Thursday, September 23, 2010

How Outdoor Education Honors our Intra-indigenous Consciousness

I have a whole collection of thoughts that have been swirling around in my head, all centered on trying to figure out why my son Ryan struggles to learn in a sterile, public school building. In the past, I have come to the conclusion that some of the reason is because Ryan has a visual spatial learning style while schools teach using a sequential, linear learning style. But just recently, I have come to believe that there is something else at work as well that makes Ryan hate typical school and it is rooted in the genes of his early, early ancestors.

Ryan's early school life began in a school that focused on outdoor education and within that setting he thrived. Spending his days hiking in the woods or splashing in streams, riding horseback and watching chickens peck their way through his schoolyard. This time outdoors suited him well but before long, I sent Ryan off to a typical public school where he spent much of his day indoors. This lasted for four years at which time Ryan began to rebel against going to school and I began to try and understand what was going on. A recent Wall Street Journal article called "I hate School Extreme Edition, What School Refusal Means and How to Fix It" talks about school refusal and suggests putting an immediate stop to it, suggesting that some sort of psychiatric disorder is lurking for those young people whom hate school. There is no mention of what may be wrong with our schools, resulting in this dissatisfaction.

Rather than put a stop to Ryan's school refusal, I tried to understand it, pulling him from the public school setting that seemed to be causing all of his frustration. The freedom which resulted from not attending school allowed Ryan to spend more time outdoors visiting nature centers and hiking or biking along trails in natural areas. What I didn't realize at the time was that I was re-engaging Ryan's Intra-indigenous consciousness. Getting him to spend time in the natural world of which he and his ancestors had come from. Here is a definition of Intra-indigenous Consciousness taken from James Neill's website on Psycho-Evolutionary Theory of Outdoor Education:

Intra-indigenous Consciousness (IIC) is proposed as the cumulative psychological knowledge of human evolution which is genetically stored. It is the vestigial indigenous psyche within each person which can be activated through direct experiences with nature and natural processes and systems.
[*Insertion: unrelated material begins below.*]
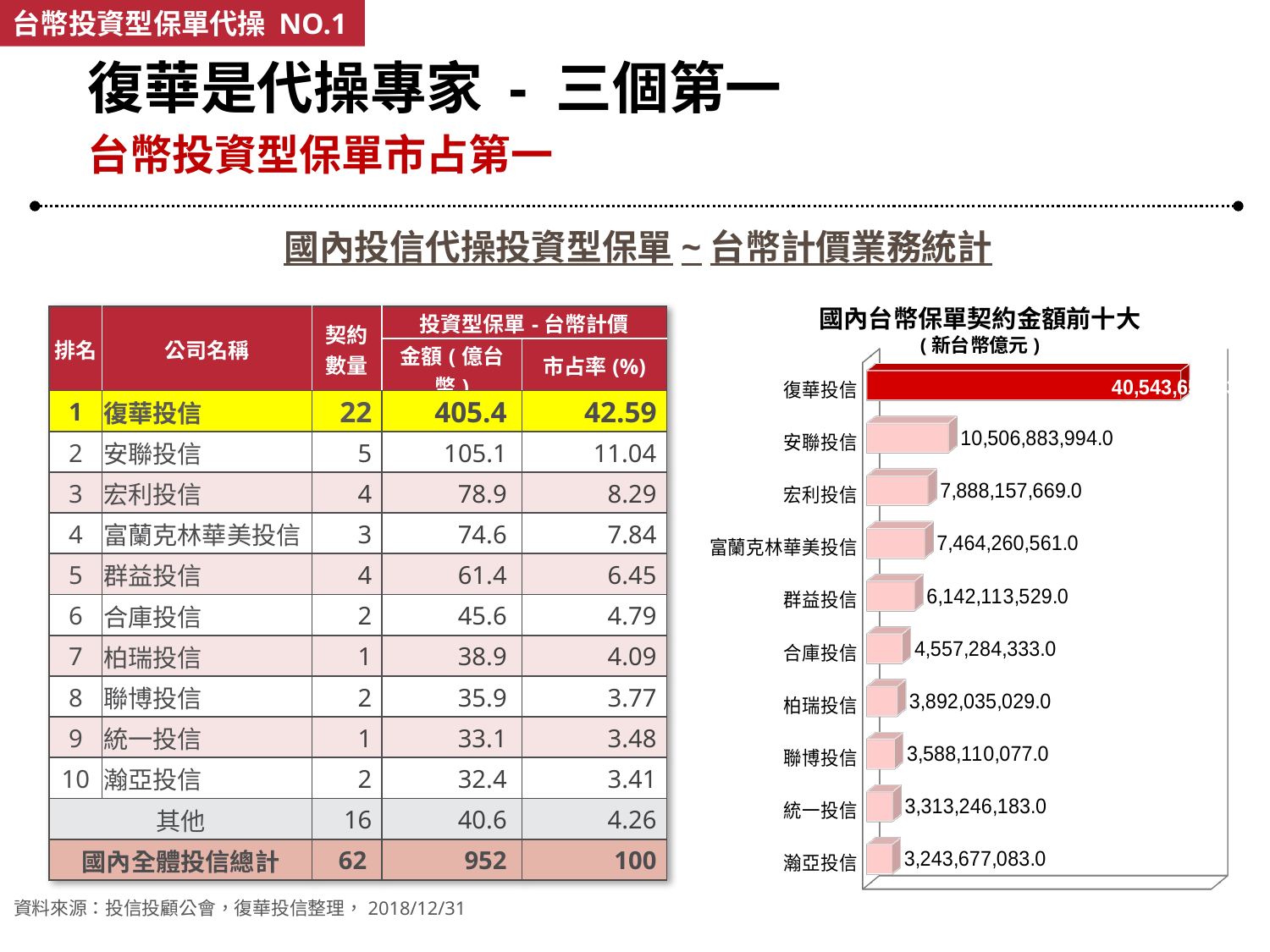
In the chart 國內台幣保單契約金額前十大, what is the value for 宏利投信? 7,888,157,669.0 In the chart 國內台幣保單契約金額前十大, which is larger, the value for 合庫投信 or the value for 聯博投信? 合庫投信 In the chart 國內台幣保單契約金額前十大, what colour is the bar for 復華投信? red What kind of chart is shown on the right side of the slide? bar chart In the chart 國內台幣保單契約金額前十大, what is the value for 瀚亞投信? 3,243,677,083.0 In the chart 國內台幣保單契約金額前十大, what is the value for 柏瑞投信? 3,892,035,029.0 In the chart 國內台幣保單契約金額前十大, which company has the lowest value? 瀚亞投信 In the chart 國內台幣保單契約金額前十大, which company has the highest value? 復華投信 In the chart 國內台幣保單契約金額前十大, how many companies are shown? 10 In the chart 國內台幣保單契約金額前十大, what is the value for 安聯投信? 10,506,883,994.0 In the chart 國內台幣保單契約金額前十大, what is the value for 群益投信? 6,142,113,529.0 In the chart 國內台幣保單契約金額前十大, what is the difference between the values for 安聯投信 and 宏利投信? 2,618,726,325.0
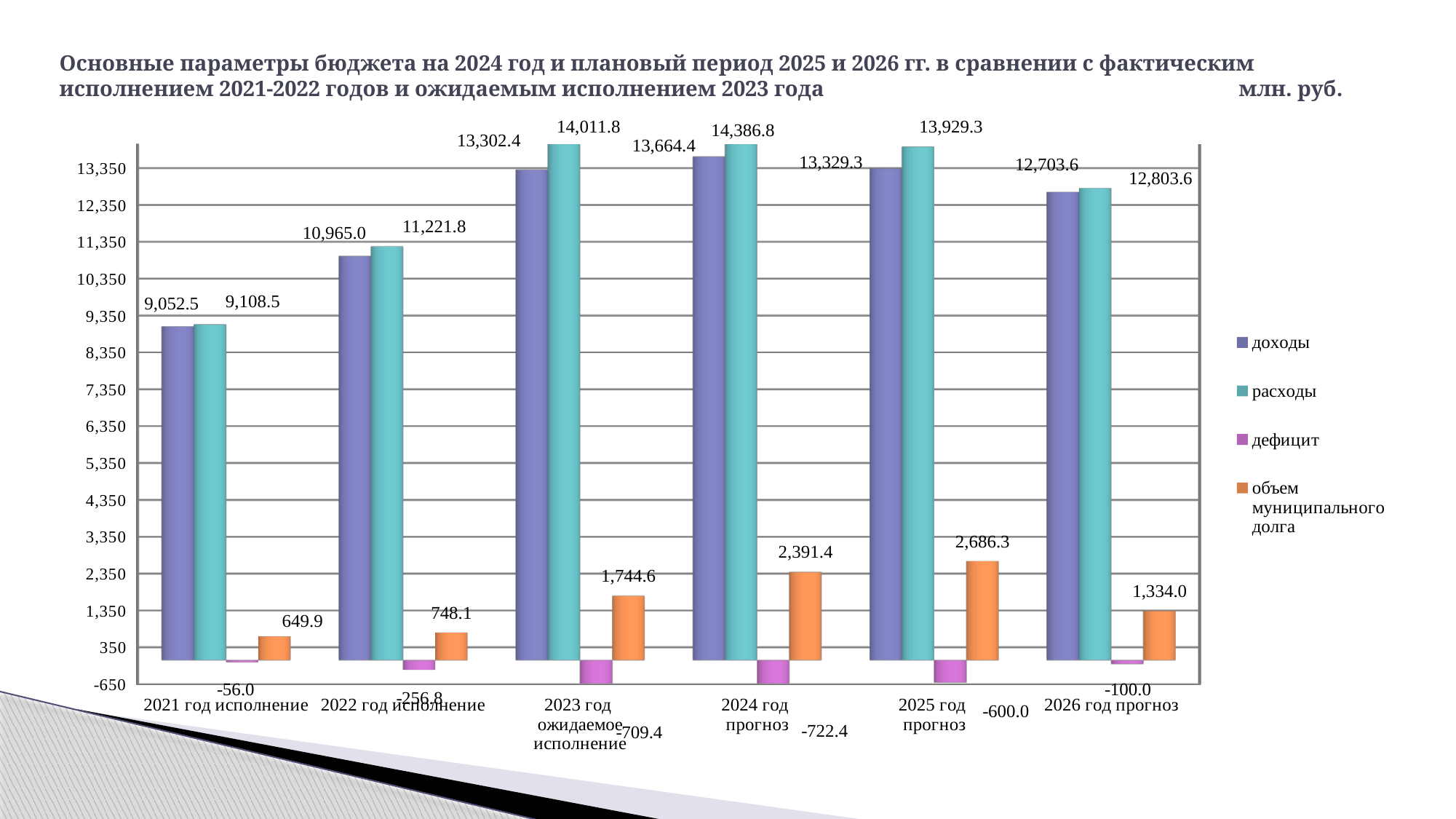
How many series does the legend list? 4 What is the value of объем муниципального долга for 2025 год прогноз? 2,686.3 In which category is расходы the highest? 2024 год прогноз What unit is indicated in the top right of the slide title? млн. руб. What kind of chart is shown on the slide? bar chart What is the difference between расходы and доходы for 2026 год прогноз? 100.0 What is the value of доходы for 2024 год прогноз? 13,664.4 Which is larger: объем муниципального долга for 2024 год прогноз or for 2023 год ожидаемое исполнение? 2024 год прогноз What is the value of расходы for 2022 год исполнение? 11,221.8 What is the value of дефицит for 2023 год ожидаемое исполнение? -709.4 In which category is объем муниципального долга the lowest? 2021 год исполнение How many categories are shown on the x axis? 6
Basically, it is saying that we as humans have come from the natural world. It only makes sense that we are most comfortable there to both live and learn. By separating ourselves from nature as we have in the modern world, we have stepped away from an important part of ourselves.

Ryan just started high school at an alternative school in Pennsylvania (yes, we have moved again, which explains my recent lack of posting). The act of learning is achieved in both a natural environment and in an natural experiential way. Maybe Ryan's connection to his indigenous way of living and learning was much closer to the surface than mine as he has seemed to know what he needed in the form of education all along. It appears the act of learning outside, feeling the wind when it blows, or watching the dragonflies and bees fly by invokes something in him that allows him to learn in a way that works for him. In a way that would probably work for all of our children.

2 comments:

Folkways Note Book said...

Intra-indigenous Consciousness (IIC) was a phrase I was not familiar with. But your explanation untangles it very well for me and your readers, Ryan sounds like a child of the woods and fields. May he fly with the wind and hug all the trees. -- barbar

Wendy said...

It's wonderful that you've been so willing and open to exploring what works best for your son. Many people would just do at the WSJ article recommends and try to nip the behavior in the proverbial bud without trying to understand why it's occurring. Richard Luov did some research and wrote a book on a similar topic (he called it "nature deficit disorder").

I'm incredibly thankful that we get to homeschool and that a large part of our homeschooing experience involves the outdoor's skills classes we're taking. It's fun for the whole family, and hopefully is helping us connect with our "ancestral selves" :).